No, there is no rent control in Drew or anywhere else in Mississippi. The state has preempted local governments from enacting rent control measures. This is reflected in the low rent-control-risk sub-score of 8.8/10, meaning the risk of future rent control laws is high. You can generally set your rent at market rates and increase it with proper notice according to your lease and state law. For more, see Mississippi rent control rules.
Q4
How long do I have to return a tenant's security deposit in Drew?
You have 45 days after the tenancy ends and the tenant delivers possession of the property to return the security deposit. If you withhold any portion, you must provide an itemized list of deductions. Failing to meet this deadline or provide a proper accounting can result in penalties, potentially owing the tenant double the amount wrongfully withheld.
Q5
Can I charge a late fee for rent in Drew?
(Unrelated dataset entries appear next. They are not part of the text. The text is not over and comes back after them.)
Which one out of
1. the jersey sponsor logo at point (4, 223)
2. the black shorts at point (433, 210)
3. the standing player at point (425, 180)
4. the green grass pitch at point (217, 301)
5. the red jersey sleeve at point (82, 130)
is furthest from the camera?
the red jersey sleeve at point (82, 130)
Yes, you can charge late fees in Mississippi. However, the amount must be reasonable and clearly stated in your lease agreement. There's no specific statewide cap on late fees, but courts generally look for amounts that are not punitive. A common practice is a flat fee or a small percentage of the monthly rent.
Q6
What if my tenant claims there are maintenance issues and refuses to pay rent?
In Mississippi, tenants generally cannot withhold rent for maintenance issues unless the lease specifically allows it or there's a serious habitability issue that you've failed to address after proper written notice. Even then, they typically need to go through a specific legal process. Most often, a tenant withholding rent is still a non-payment of rent issue for eviction purposes. Always document all communication regarding maintenance requests and your responses. For more on tenant rights, see Mississippi tenant protections.
A 2.9/10 places Drew in the 95th percentile of Mississippi cities on the Eviction Risk Score index. The score is the average of the nine sub-axes, all calibrated on a national 1 to 10 scale where 1 is most landlord-friendly and 10 is most tenant-protective. The 50-year reconstruction shows this score has climbed steadily since 1976, a structural drift driven by court-calendar growth, rent-control adoption, and the rise of tenant-side legal aid. The trajectory matters more than the snapshot: the score is the climate, not the weather.
Cities with similar eviction risk to Drew (2.9/10)
Same risk band nationally · click any city for its full breakdown.